Les enseignements de notre étude du premier trimestre sont riches pour tout responsable financier. Voici nos trois conclusions majeures :

  1. La maturité en IA : le premier prédicteur de succès - Les entreprises leaders obtiennent de meilleurs résultats sur tous les tableaux : l'an dernier, elles ont enregistré une croissance supérieure de 12 % à celle des moins avancés. De plus, l'étendue et l'intensité des bénéfices s'accentuent à mesure que la maturité progresse. Facteur plus préoccupant : la fracture entre les leaders et les moins avancés semble désormais irrémédiable.
  2. Des perspectives de croissance encore fragiles - Nombre de segments prévoyant une forte croissance pour l'année à venir affichent également les indices d'incertitude les plus élevés.

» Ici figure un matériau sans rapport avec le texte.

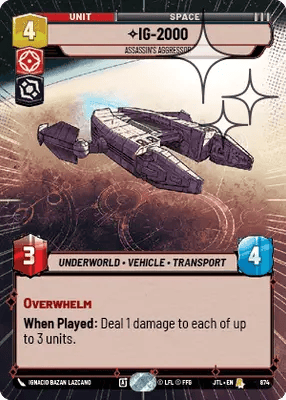 874 IG-2000 Assassin's Aggressor (Hyperspace Foil)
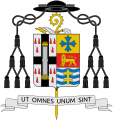 Coat of arms of Abbot Mark Cooper, O.S.B.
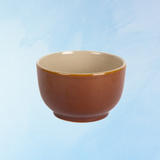ceramic - small bowl - vintage brown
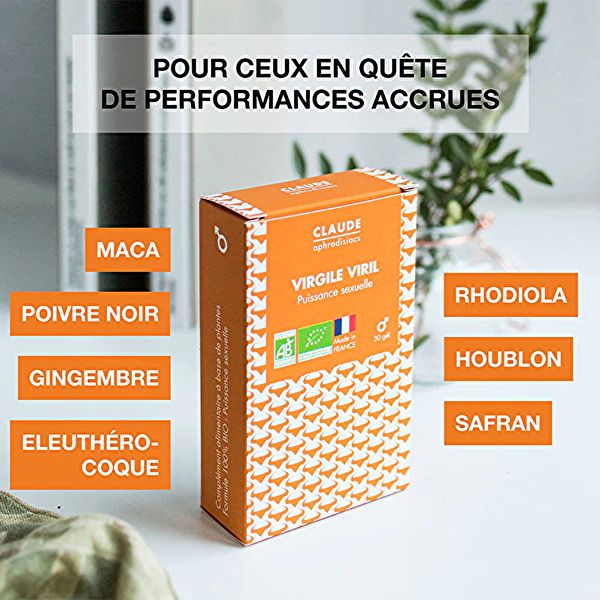 Virgile Viril 10 BIO-capsules - CLAUDE Img 2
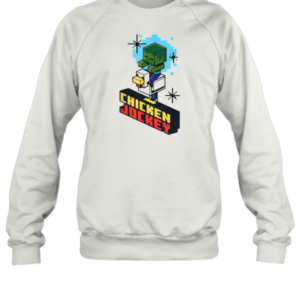 Awesome Chicken Jockey Vintage Jockey Chicken Minecraft T-Shirt Unisex Sweatshirt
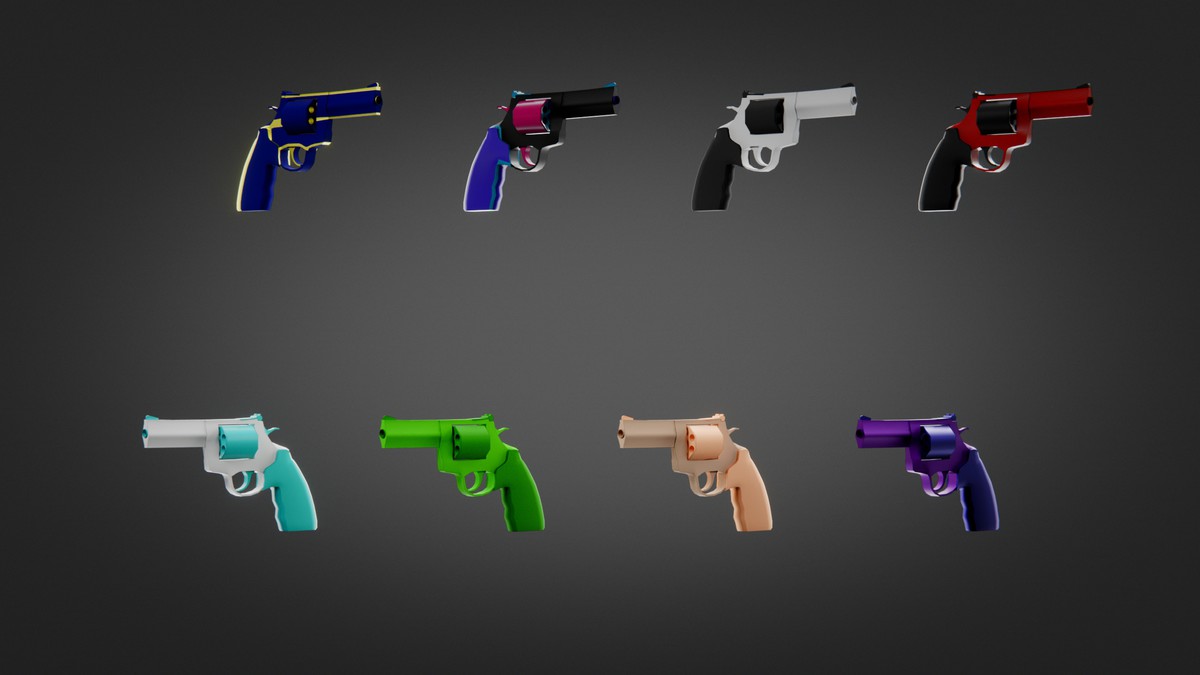 Weapon Color Skins Pack — 230 Variations
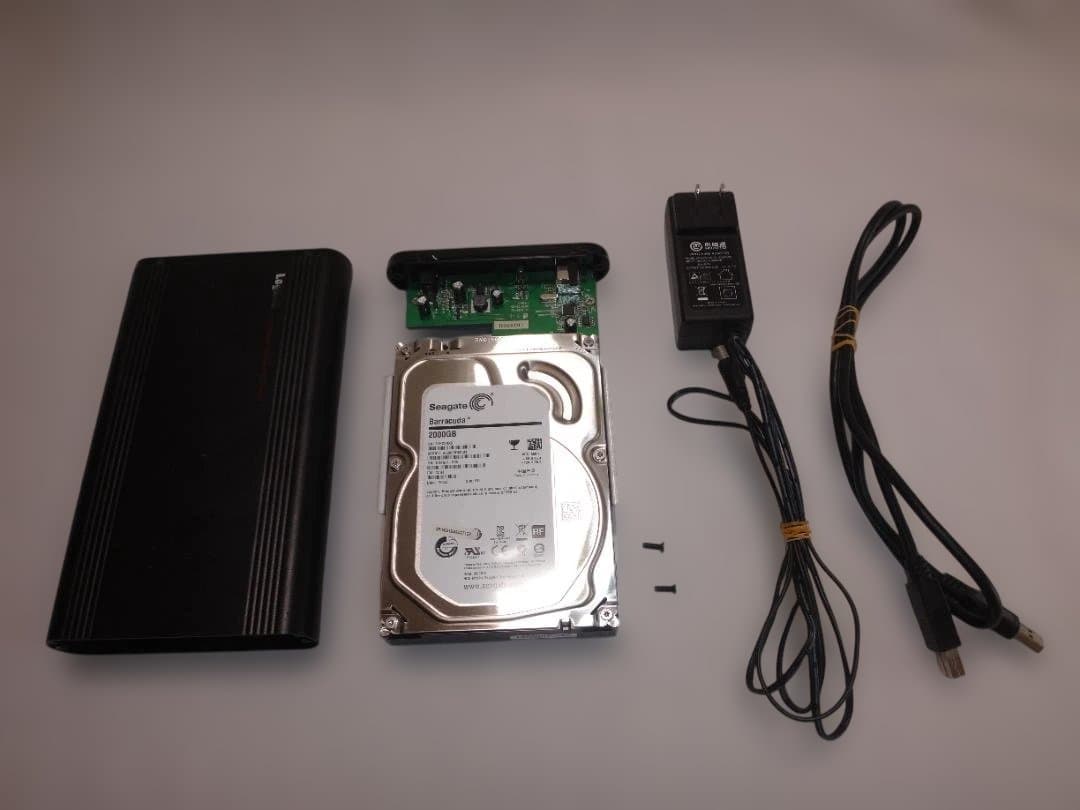 合計11.5TB 2.5インチHDD 4TB 3TB 2TB 0.5TB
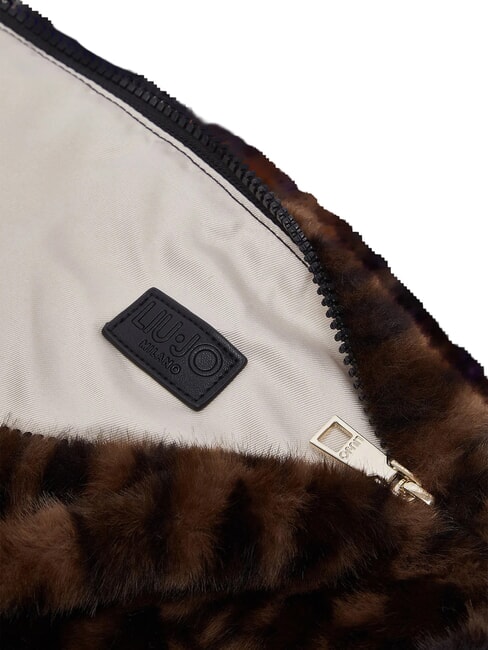 FOULARD Bolso de hombro m&aacute;cula natural. - Bolsos Mujer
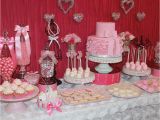 1st Birthday Party Table Decorations Sweetheart Birthday Quot Sweetheart themed 1st Birthday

Or, nous constatons que la multiplication des scénarios de prévision réduit mécaniquement cette incertitude. Le moment est donc idéal pour renforcer vos capacités de modélisation et de planification de scénarios.
  3. Le piège du décalage de la perception - Un écart s'est installé : les dirigeants ont tendance à avoir une vision déformée du niveau réel d'avancement de leur organisation. Il est crucial qu'ils prennent le temps de comprendre la réalité opérationnelle du terrain. À défaut, ils risquent de passer à côté des bénéfices concrets qu'apporte un véritable statut de leader technologique.

Méthodologie

Toutes les données ont été recueillies auprès de 2 000 répondants entre le 15 janvier et le 19 février 2026. Il est important de noter que cette collecte a eu lieu avant les développements géopolitiques majeurs survenus en mars.

C’est tout pour cette édition !

Nous vous donnons rendez-vous en juin pour les résultats du deuxième trimestre.